Task to complete: Please repeat the lines of the material below exactly, starting with the one that contains "content_type: text/html; charset=utf-8" and ending with the last.
+ + + + + + +
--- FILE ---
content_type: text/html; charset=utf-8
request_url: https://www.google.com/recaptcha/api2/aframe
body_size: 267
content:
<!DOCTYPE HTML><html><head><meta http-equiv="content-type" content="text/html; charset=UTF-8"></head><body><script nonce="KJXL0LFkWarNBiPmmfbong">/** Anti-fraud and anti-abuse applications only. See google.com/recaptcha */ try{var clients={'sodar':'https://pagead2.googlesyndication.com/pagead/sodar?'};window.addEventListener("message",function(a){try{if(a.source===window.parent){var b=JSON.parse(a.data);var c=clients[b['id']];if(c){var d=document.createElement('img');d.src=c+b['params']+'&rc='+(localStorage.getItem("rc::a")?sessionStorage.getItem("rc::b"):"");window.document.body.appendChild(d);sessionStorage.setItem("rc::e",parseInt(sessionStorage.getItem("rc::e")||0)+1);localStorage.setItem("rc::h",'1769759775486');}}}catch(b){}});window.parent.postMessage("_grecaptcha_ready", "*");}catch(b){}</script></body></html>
+ + + + + + +
Solution for this task:
content_type: text/html; charset=utf-8
request_url: https://www.google.com/recaptcha/api2/aframe
body_size: 267
content:
<!DOCTYPE HTML><html><head><meta http-equiv="content-type" content="text/html; charset=UTF-8"></head><body><script nonce="KJXL0LFkWarNBiPmmfbong">/** Anti-fraud and anti-abuse applications only. See google.com/recaptcha */ try{var clients={'sodar':'https://pagead2.googlesyndication.com/pagead/sodar?'};window.addEventListener("message",function(a){try{if(a.source===window.parent){var b=JSON.parse(a.data);var c=clients[b['id']];if(c){var d=document.createElement('img');d.src=c+b['params']+'&rc='+(localStorage.getItem("rc::a")?sessionStorage.getItem("rc::b"):"");window.document.body.appendChild(d);sessionStorage.setItem("rc::e",parseInt(sessionStorage.getItem("rc::e")||0)+1);localStorage.setItem("rc::h",'1769759775486');}}}catch(b){}});window.parent.postMessage("_grecaptcha_ready", "*");}catch(b){}</script></body></html>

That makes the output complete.